Zobaer Al Mahmud also noted that Bari and the officials of the Agriculture Ministry have also resorted to misinformation when they claimed the country’s farmers will enjoy the ownership of Bt Brinjals they cultivate.
The tripartite agreement signed by Mahyco, Sathguru Management Consultants Private Ltd (India) and Bari in 2005 for the development and release of cultivable Bt Brinjal varieties in Bangladesh clearly stats that Monsanto or Mahyco preserves all the intellectual property rights (IPR) of the technology.
Section 1.19 of the tripartite agreement said all Bt Gene is a Monsanto or Mahyco technology and the intellectual property rights of the concerned will be infringed by unauthorized distribution of products containing Bt Gene.
Sub-section (c) of Section 9.2 of the deal also noted that it can be terminated by the sublicensor or Mahyco if the laws and regulations in Bangladesh do not provide assurance of protection for commercial and intellectual property rights.
When his attention was drawn about the sections mentioned above, Zobaer Al Mahmud said many of the conscious citizens of the country remained confused about the ownership of Bt Brinjal by the misinformation produced by the government and some of the media.
"The agreement simply focuses on ensuring the commercial and intellectual property of Mahyco," he said.
Besides, the health and the ownership issue, the environmental aspects of promoting Bt Brinjals have also been overlooked by the government. Similar technology in the US has already failed measurably. Insects have become resistant to the Bt toxin infused in Bt Maize," he added.

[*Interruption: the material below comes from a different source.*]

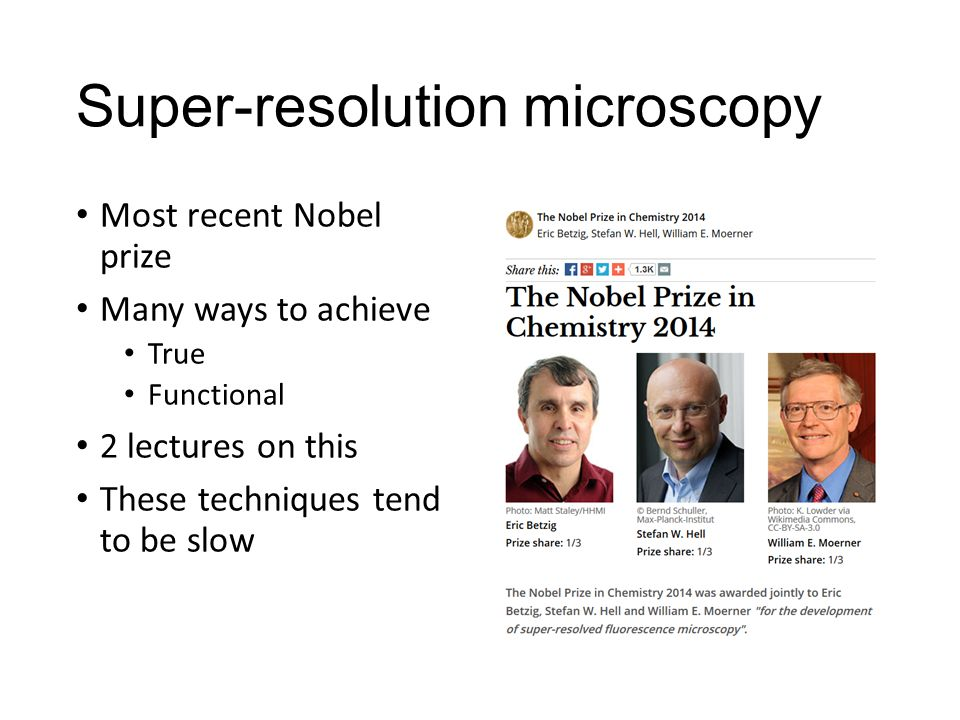 Super-resolution microscopy Most recent Nobel prize Many ways to achieve True Functional 2 lectures on this These techniques tend to be slow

Leading ethnobotanist and a researcher working for Bangladesh Resource Centre for Indigenous Knowledge (BARCIK) said Bt Brinjals are cross-pollinating and its introduction at farmer level also pose serious threats to crops in other adjacent fields.
"The most concerning thing for Bangladesh is that we do not have a bio-safety act which is a must before the research and release of any GMO. The government of our country has gone for the release depending only on a bio-safety guideline, whereas the government of India has not yet dared to do so despite having an act of its own," he said.